> [THE PROBLEM] From the line that includes "Taking this photo" to the last line of the records, inclusive, repeat each line exactly.

> [SUPPLIED RECORDS]
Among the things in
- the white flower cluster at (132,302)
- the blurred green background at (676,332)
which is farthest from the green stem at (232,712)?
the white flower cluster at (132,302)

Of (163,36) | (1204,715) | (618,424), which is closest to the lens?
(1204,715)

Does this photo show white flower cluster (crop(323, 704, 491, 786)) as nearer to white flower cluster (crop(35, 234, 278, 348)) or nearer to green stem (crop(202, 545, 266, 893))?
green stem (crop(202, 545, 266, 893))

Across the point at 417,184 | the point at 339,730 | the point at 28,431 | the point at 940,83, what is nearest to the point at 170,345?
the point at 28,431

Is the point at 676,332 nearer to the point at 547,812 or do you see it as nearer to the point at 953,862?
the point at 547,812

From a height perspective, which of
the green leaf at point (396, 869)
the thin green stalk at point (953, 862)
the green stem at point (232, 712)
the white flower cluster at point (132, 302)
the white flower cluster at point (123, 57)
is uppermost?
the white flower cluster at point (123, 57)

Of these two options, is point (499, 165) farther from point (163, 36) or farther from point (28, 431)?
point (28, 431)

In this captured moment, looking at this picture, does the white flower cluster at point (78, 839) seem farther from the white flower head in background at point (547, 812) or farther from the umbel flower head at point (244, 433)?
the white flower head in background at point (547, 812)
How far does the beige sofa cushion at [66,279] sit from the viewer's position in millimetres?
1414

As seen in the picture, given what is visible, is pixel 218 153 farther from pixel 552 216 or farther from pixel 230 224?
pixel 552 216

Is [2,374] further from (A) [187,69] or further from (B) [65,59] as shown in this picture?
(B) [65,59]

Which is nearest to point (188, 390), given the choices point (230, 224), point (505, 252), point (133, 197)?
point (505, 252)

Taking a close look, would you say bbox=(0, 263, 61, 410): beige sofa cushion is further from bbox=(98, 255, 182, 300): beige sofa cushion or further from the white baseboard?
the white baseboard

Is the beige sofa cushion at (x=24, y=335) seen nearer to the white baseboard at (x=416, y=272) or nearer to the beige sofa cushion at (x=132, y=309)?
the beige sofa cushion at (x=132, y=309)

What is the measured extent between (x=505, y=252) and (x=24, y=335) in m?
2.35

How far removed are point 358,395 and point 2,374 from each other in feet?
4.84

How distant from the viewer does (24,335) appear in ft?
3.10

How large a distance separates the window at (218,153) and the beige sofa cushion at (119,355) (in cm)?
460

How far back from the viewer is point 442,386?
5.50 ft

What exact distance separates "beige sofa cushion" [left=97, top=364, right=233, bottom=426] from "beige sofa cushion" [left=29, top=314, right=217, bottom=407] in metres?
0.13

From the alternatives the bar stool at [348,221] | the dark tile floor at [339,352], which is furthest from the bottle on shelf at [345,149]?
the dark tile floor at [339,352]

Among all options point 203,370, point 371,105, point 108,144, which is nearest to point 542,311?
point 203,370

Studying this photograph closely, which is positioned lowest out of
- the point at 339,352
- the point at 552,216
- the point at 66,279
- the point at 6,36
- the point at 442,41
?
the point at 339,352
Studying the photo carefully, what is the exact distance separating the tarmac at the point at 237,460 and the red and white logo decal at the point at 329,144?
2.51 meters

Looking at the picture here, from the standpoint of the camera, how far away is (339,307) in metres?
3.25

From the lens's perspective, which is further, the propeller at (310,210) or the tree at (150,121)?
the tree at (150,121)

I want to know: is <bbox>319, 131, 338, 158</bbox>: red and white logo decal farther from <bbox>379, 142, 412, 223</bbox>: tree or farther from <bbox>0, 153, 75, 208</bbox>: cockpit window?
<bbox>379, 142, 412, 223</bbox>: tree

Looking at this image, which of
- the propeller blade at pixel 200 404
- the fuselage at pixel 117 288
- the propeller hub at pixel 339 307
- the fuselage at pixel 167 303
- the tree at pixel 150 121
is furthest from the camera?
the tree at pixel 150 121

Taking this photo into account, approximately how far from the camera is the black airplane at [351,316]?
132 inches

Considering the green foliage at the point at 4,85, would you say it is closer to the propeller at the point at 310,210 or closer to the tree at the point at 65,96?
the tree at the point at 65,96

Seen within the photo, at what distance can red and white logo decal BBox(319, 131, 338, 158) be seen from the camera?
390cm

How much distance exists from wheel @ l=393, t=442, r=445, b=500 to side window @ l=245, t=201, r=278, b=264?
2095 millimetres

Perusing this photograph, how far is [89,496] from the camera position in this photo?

> [WRITTEN RESPONSE]
Taking this photo into account, approximately how far from the camera is the black airplane at [351,316]?
132 inches

Considering the green foliage at the point at 4,85, would you say it is closer to the propeller at the point at 310,210 or closer to the tree at the point at 65,96?
the tree at the point at 65,96

Seen within the photo, at what distance can red and white logo decal BBox(319, 131, 338, 158) be seen from the camera?
390cm

How much distance exists from wheel @ l=393, t=442, r=445, b=500 to side window @ l=245, t=201, r=278, b=264?
2095 millimetres

Perusing this photograph, how far is [89,496] from the camera position in this photo?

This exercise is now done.